• Work instruction
Using the records that appear below, write out exactly the lines from the one with "Researchers developed a" through the one with "Answer (YES/NO): NO", keeping both end lines.

##########

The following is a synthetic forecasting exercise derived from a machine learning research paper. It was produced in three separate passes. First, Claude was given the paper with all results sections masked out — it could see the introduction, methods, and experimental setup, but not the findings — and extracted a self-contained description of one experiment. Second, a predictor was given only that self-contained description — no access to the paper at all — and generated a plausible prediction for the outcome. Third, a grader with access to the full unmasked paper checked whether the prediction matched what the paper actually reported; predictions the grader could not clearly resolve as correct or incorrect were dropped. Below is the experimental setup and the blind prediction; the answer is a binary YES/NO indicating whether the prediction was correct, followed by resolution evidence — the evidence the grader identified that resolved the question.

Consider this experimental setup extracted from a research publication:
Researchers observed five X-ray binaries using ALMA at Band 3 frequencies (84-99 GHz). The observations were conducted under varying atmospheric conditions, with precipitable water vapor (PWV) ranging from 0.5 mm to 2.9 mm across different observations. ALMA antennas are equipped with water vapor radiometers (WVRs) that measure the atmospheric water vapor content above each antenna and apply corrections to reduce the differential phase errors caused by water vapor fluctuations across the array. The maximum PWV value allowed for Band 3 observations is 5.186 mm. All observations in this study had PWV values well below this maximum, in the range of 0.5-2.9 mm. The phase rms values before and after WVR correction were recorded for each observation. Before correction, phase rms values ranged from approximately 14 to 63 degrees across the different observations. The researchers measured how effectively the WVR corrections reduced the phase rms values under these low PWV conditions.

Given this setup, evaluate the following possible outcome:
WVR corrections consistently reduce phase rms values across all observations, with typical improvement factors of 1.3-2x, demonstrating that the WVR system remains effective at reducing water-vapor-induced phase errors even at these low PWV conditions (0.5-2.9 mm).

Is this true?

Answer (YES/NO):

##########

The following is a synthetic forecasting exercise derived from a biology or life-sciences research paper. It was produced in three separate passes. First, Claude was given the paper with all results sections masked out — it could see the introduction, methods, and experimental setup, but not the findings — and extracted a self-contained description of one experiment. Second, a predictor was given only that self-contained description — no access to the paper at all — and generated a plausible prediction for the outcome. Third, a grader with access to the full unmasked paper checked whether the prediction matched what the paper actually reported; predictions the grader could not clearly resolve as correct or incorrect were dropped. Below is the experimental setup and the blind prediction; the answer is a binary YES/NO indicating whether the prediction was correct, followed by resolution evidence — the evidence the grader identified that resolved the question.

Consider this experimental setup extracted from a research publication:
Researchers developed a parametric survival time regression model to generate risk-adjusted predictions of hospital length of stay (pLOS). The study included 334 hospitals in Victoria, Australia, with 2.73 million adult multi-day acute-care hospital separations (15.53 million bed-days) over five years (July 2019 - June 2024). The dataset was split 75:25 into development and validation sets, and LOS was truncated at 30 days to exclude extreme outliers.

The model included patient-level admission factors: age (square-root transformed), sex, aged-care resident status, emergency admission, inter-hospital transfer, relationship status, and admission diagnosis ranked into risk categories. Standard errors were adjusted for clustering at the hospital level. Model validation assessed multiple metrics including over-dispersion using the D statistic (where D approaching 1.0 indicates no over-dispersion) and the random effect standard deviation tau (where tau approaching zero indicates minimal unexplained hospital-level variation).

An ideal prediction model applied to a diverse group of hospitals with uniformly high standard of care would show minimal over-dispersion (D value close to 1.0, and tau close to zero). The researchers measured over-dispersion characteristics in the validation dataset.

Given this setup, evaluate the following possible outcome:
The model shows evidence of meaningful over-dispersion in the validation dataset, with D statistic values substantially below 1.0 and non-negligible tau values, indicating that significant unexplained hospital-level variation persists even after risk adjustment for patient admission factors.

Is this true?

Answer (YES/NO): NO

##########

• Result
Researchers developed a parametric survival time regression model to generate risk-adjusted predictions of hospital length of stay (pLOS). The study included 334 hospitals in Victoria, Australia, with 2.73 million adult multi-day acute-care hospital separations (15.53 million bed-days) over five years (July 2019 - June 2024). The dataset was split 75:25 into development and validation sets, and LOS was truncated at 30 days to exclude extreme outliers.

The model included patient-level admission factors: age (square-root transformed), sex, aged-care resident status, emergency admission, inter-hospital transfer, relationship status, and admission diagnosis ranked into risk categories. Standard errors were adjusted for clustering at the hospital level. Model validation assessed multiple metrics including over-dispersion using the D statistic (where D approaching 1.0 indicates no over-dispersion) and the random effect standard deviation tau (where tau approaching zero indicates minimal unexplained hospital-level variation).

An ideal prediction model applied to a diverse group of hospitals with uniformly high standard of care would show minimal over-dispersion (D value close to 1.0, and tau close to zero). The researchers measured over-dispersion characteristics in the validation dataset.

Given this setup, evaluate the following possible outcome:
The model shows evidence of meaningful over-dispersion in the validation dataset, with D statistic values substantially below 1.0 and non-negligible tau values, indicating that significant unexplained hospital-level variation persists even after risk adjustment for patient admission factors.

Is this true?

Answer (YES/NO): NO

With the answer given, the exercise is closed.